- Lobby card
- Directed by: Ray Enright
- Screenplay by: William Wister Haines
- Based on: "Alibi Ike" 1915 story in The Saturday Evening Post by Ring Lardner
- Produced by: Edward Chodorov
- Starring: Joe E. Brown; Olivia de Havilland; William Frawley;
- Cinematography: Arthur L. Todd
- Edited by: Thomas Pratt
- Music by: Leo F. Forbstein
- Production company: Warner Bros. Pictures
- Distributed by: Warner Bros. Pictures
- Release date: June 15, 1935 (US);
- Running time: 72 minutes
- Country: United States
- Language: English

= Alibi Ike =

1935 film by Ray Enright, Ring Lardner

Alibi Ike is a 1935 American romantic comedy film directed by Ray Enright and starring Joe E. Brown, Olivia de Havilland and William Frawley. Based on the short story of the same name by Ring Lardner, first published in the Saturday Evening Post on July 31, 1915, the film is about an ace baseball player nicknamed "Alibi Ike" for his penchant for making up excuses. Lardner is said to have patterned the character after baseball player King Cole.

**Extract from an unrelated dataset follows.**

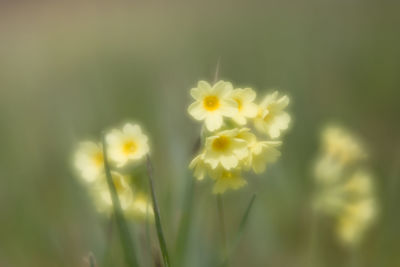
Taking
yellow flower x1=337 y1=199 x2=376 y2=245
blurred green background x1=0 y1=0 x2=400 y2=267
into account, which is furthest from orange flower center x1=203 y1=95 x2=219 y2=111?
yellow flower x1=337 y1=199 x2=376 y2=245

Alibi Ike was the most successful of Joe E. Brown's "baseball trilogy" of films, which also included Elmer, the Great and Fireman, Save My Child. It is considered one of the best baseball comedies of all time. Alibi Ike was the first feature film released starring Olivia de Havilland, although she made two previous films that were released later that year—The Irish in Us and the all-star Shakespeare epic A Midsummer Night's Dream, which also starred Joe E. Brown in a key role.

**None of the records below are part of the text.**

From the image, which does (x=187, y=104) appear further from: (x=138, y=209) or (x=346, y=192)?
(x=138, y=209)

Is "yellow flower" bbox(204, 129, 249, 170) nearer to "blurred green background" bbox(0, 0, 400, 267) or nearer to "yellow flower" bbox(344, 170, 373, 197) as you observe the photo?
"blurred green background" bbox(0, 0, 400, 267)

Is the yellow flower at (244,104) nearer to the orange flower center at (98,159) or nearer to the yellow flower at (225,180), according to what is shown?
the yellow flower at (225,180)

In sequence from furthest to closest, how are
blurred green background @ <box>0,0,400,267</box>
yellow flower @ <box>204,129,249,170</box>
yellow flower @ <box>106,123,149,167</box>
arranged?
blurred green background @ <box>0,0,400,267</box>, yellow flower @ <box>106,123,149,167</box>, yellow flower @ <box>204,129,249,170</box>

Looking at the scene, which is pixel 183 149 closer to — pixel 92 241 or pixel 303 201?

A print of the film is held by the Library of Congress.

==Plot==

Frank X. Farrell is an ace baseball player, although he compulsively downplays his achievements, claiming he could do even better except if it weren't for factors like the weather, or a cold, or other issues beyond his control. And on occasions where he does make a mistake—whether on or off the field—he can't ever let it go without an often ridiculously implausible explanation. His obsessive insistence on making excuses earns him the nickname "Alibi Ike." In the course of his first season with the Chicago Cubs, Farrell falls in love with Dolly Stevens, sister-in-law of the team's manager. Farrell's "alibi" habit prompts Dolly to walk out on him, after which he goes into a slump—which coincides with attempts by gamblers to get Farrell to throw the World Series.

==Production==
A portion of the film was shot at Amerige Park in Fullerton, CA.

==Cast==
- Joe E. Brown as Frank X. Farrell
- Olivia de Havilland as Dolly Stevens
- William Frawley as Cap
- Ruth Donnelly as Bess
- Roscoe Karns as Carey
- Eddie Shubert as Jack Mack
- Paul Harvey as Lefty Crawford
- Joe King as Johnson, the owner
- G. Pat Collins as Lieutenant
- Spencer Charters as Minister
- Gene Morgan as Smitty

Cast notes:

- Several popular Major League Baseball players make cameo appearances in the film, including Guy Cantrell, Dick Cox, Cedric Durst, Mike Gazella, Wally Hood, Don Hurst, Smead Jolley, Lou Koupal, Bob Meusel, Wally Rehg, and Jim Thorpe.